Thursday, August 23, 2012

Good luck to them

Immigration agents sue to stop Obama’s non-deportation policy

Saying they're fed up with being told they can't do their jobs, 10 immigration agents on Thursday sued the Obama administration to try to halt the president's new non-deportation policy and an earlier memo instructing them not to go after rank-and-file illegal immigrants.

The lawsuit, filed in a federal court in Texas, adds a legal controversy to the political fight that has been brewing over President Obama's immigration policies, which have steadily narrowed the range of immigrants the government is targeting for deportation.

The 10 U.S. Immigration and Customs Enforcement (ICE) agents and deportation officers said Mr. Obama's policies force them to choose between enforcing the law and being reprimanded by superiors, or listening to superiors and violating their own oaths of office and a 1996 law that requires them to put those who entered the country illegally into deportation proceedings.

Upping the ante, the agents are being represented by a high-profile lawyer, Kris W. Kobach, secretary of state in Kansas and the chief promoter of state immigration crackdowns such as Arizona's tough law.

"ICE is at a point now where agents are being told to break federal law, they're pretty much told that any illegal alien under age of 31 is going to be let go. You can imagine, these law enforcement officers are being put in a horrible position," Mr. Kobach said.

Last week, at Mr. Obama's direction, the Homeland Security Department began taking applications from those 30 years of age or younger who came to the U.S. as children and who have kept a fairly clean criminal record. They are being granted "deferred action," which is an official notice they are not to be deported, and will be allowed to obtain work permits to stay and get jobs legally in the U.S.

ICE officials didn't have an immediate comment on the lawsuit, but the Obama administration has repeatedly defended the legality of its actions.

At a House Judiciary Committee hearing in July, Rep. Steve King, Iowa Republican, warned of the possibility of a lawsuit and asked Homeland Security Secretary Janet Napolitano if she would rescind the order before it came to that.

"Representative, I will not rescind it," she replied. "It's right on the law. It's the right policy. It fits within our prosecutorial priorities. And although it came out of the Department of Homeland Security, let me say that president is foursquare behind it, embraces this policy as the right thing to do."

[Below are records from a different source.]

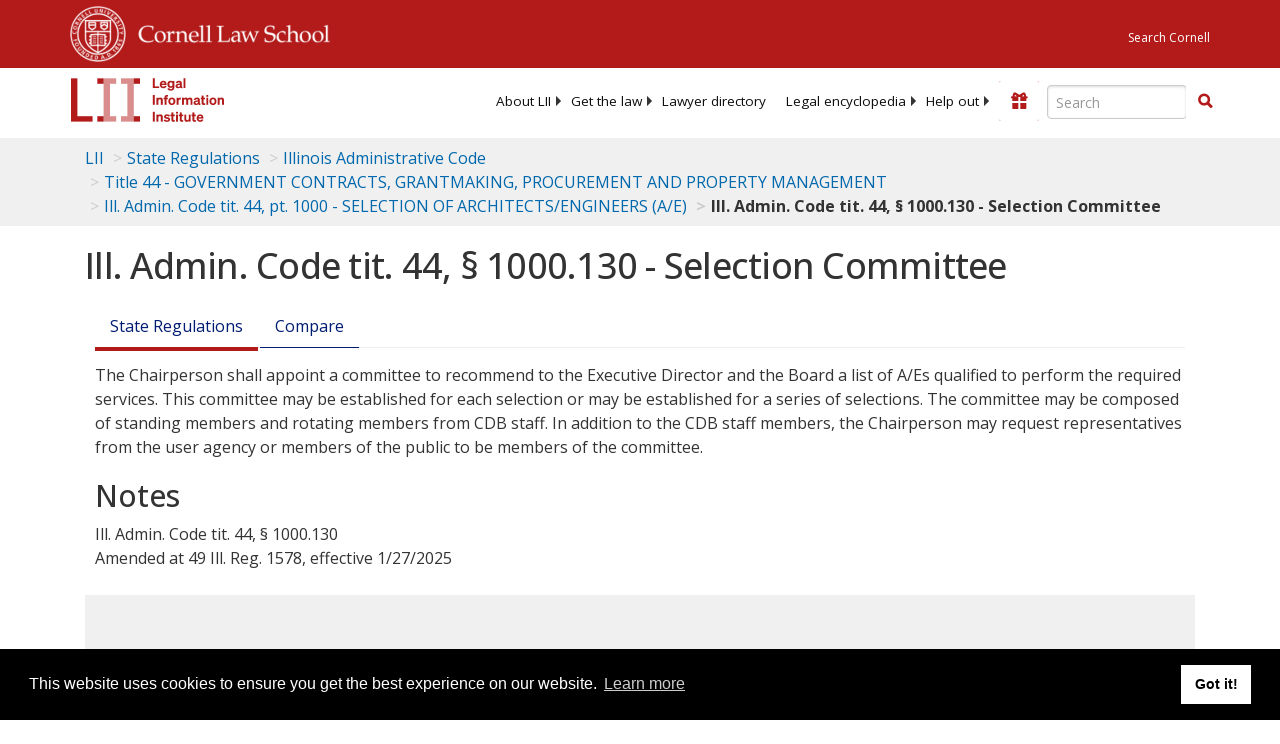

--- FILE ---
content_type: text/html; charset=UTF-8
request_url: https://www.law.cornell.edu/ajax/lii-fundraiser.php
body_size: 17
content:
{"enabled":"0","omitted":false,"onpage":"\/regulations\/illinois\/Ill-Admin-Code-tit-44-SS-1000.130"}

--- FILE ---
content_type: text/html; charset=utf-8
request_url: https://www.google.com/recaptcha/api2/aframe
body_size: 259
content:
<!DOCTYPE HTML><html><head><meta http-equiv="content-type" content="text/html; charset=UTF-8"></head><body><script nonce="BWn-tIUHLOtvLFkiX8TZtA">/** Anti-fraud and anti-abuse applications only. See google.com/recaptcha */ try{var clients={'sodar':'https://pagead2.googlesyndication.com/pagead/sodar?'};window.addEventListener("message",function(a){try{if(a.source===window.parent){var b=JSON.parse(a.data);var c=clients[b['id']];if(c){var d=document.createElement('img');d.src=c+b['params']+'&rc='+(localStorage.getItem("rc::a")?sessionStorage.getItem("rc::b"):"");window.document.body.appendChild(d);sessionStorage.setItem("rc::e",parseInt(sessionStorage.getItem("rc::e")||0)+1);localStorage.setItem("rc::h",'1768449913707');}}}catch(b){}});window.parent.postMessage("_grecaptcha_ready", "*");}catch(b){}</script></body></html>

She said the administration doesn't have the ability to issue a stay of action for a broad category of people, but said the new policy is different because it invests decisions on a case-by-case basis with agents and officers, who are instructed not to pursue cases for those who meet the guidelines she laid out.

Ms. Napolitano said she's acting in accordance with Supreme Court rulings that have established a wide latitude for discretion by the executive branch, and said federal law directs the administration to establish immigration enforcement priorities.

But in their 22-page complaint, the agents say they've been told in broad terms to ignore a whole class of illegal immigrants. They said they have been instructed not to bother asking for proof, but to take an illegal immigrant's word that he would qualify for the president's more liberal policy.

One of the instances the lawsuit cites is a now well-known case in El Paso where ICE Agent Samuel Martin picked up an illegal alien from the El Paso County jail. Agent Martin says the man tried to escape and, in the process, assaulted him and another agent — but when they got the man to ICE's processing center agency supervisors said he had to be released under the new policies.

In that case, the issue wasn't Mr. Obama's recent policy on immigrants eligible under the so-called "Dream Act," which stalled on Capitol Hill, but an earlier memo by ICE Director John Morton that said agents should focus on criminals and repeat-immigration offenders.

Chris Crane, an ICE deportation officer, president of the National ICE Council and one of those suing to stop the policy, said morale is low among rank-and-file employees at the agency.

"They feel like they've become the enemy because, literally, we have this situation where individuals that have broken U.S. immigration law as well as often times criminal law at the state or local level — they're being released, no questions asked, but our own officers are being threatened with their careers being taken away if they go out and enforce the laws on the books," said Mr. Crane.

The lawsuit, filed in federal court in the Northern District of Texas, argues the administration policies fail to pass muster on three grounds: they infringe on Congress's right to set immigration policy; they force ICE agents to disregard the law; and the Homeland Security Department didn't follow the federal Administrative Procedure Act, which requires agencies to write regulations and put them out for public comment before taking big steps.

NumbersUSA, a group that pushes for stricter immigration limits, is funding the lawsuit.

Roy Beck, the group's executive director, said what's at stake is an ICE agent's ability to deter more illegal immigrants, who could wreak havoc with the job market.

"Without immigration enforcement, the labor market would be filled until wages fell either to the global average or the federal minimum wage," he said. "These agents are protecting every working American's level of income and wages."